_Supplied information_:
··········

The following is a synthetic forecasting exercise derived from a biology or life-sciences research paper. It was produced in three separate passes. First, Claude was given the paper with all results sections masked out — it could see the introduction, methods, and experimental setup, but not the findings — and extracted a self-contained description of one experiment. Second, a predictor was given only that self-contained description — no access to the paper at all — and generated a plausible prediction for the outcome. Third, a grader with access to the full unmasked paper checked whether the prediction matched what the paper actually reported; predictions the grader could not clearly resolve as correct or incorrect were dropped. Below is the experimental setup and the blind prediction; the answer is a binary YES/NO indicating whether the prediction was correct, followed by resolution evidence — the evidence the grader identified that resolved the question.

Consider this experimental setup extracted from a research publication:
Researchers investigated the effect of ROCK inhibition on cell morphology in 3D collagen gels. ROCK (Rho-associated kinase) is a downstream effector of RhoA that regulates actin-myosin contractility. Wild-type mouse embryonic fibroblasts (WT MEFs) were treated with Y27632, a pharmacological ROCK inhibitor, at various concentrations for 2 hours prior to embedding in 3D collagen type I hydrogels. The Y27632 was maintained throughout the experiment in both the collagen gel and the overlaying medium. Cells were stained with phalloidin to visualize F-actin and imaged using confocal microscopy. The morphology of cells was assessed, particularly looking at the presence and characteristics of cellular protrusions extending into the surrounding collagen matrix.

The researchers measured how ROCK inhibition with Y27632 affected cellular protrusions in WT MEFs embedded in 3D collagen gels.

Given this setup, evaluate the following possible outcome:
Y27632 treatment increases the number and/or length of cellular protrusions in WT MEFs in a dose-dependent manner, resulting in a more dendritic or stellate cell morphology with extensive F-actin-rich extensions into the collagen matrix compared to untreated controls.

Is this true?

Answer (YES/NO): NO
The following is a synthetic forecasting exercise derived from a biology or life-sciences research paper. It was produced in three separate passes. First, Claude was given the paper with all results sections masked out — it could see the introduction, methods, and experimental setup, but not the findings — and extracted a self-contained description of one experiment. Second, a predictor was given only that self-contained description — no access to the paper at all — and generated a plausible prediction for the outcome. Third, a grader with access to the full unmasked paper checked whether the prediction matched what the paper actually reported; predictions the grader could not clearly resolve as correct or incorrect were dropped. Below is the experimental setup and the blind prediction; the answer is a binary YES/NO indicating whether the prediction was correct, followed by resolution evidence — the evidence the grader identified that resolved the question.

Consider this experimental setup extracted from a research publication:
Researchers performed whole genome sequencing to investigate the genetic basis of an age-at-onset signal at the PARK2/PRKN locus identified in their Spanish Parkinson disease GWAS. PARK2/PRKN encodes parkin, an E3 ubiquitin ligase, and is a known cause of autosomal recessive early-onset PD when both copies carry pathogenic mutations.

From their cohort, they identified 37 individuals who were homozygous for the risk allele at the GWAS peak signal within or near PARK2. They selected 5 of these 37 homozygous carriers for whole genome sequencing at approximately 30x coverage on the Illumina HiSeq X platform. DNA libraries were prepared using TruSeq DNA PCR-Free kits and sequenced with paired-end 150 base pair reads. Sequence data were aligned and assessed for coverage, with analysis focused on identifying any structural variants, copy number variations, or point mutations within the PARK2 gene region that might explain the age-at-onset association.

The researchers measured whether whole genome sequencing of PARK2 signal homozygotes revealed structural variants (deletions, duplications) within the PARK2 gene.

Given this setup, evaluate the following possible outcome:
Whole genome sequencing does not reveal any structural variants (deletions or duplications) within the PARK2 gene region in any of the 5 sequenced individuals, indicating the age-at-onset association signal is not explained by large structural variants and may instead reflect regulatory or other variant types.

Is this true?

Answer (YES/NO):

··········

_To do_:
Find the line containing "The researchers measured whether" in the material above. Print it and every line after it through the end, exactly and only those.

_Completed task_:
The researchers measured whether whole genome sequencing of PARK2 signal homozygotes revealed structural variants (deletions, duplications) within the PARK2 gene.

Given this setup, evaluate the following possible outcome:
Whole genome sequencing does not reveal any structural variants (deletions or duplications) within the PARK2 gene region in any of the 5 sequenced individuals, indicating the age-at-onset association signal is not explained by large structural variants and may instead reflect regulatory or other variant types.

Is this true?

Answer (YES/NO):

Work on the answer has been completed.